* [Data excerpt]
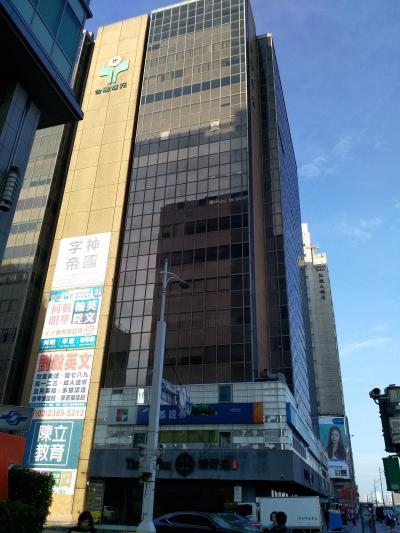 1つビルの向こうがホテルの建物です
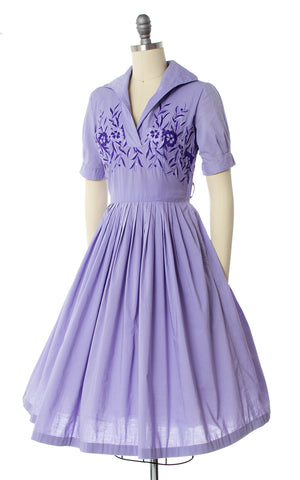 1950s Floral Embroidered Lavender Dress
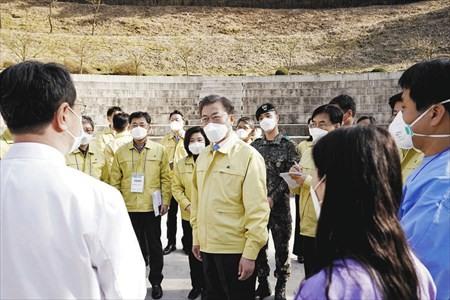 コロナ対策で浮かび上がる「監視社会」韓国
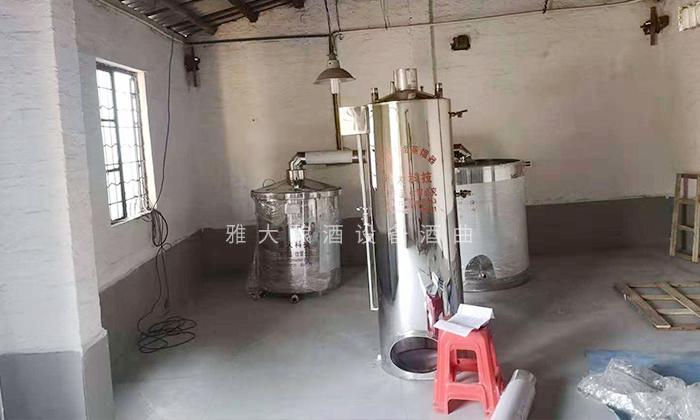 7.29纯粮酿酒设备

* [Directions for this task]
Print the listing above in full, exactly as written. Omit any pictures.

* [Your response]
 1つビルの向こうがホテルの建物です
 1950s Floral Embroidered Lavender Dress
 コロナ対策で浮かび上がる「監視社会」韓国
 7.29纯粮酿酒设备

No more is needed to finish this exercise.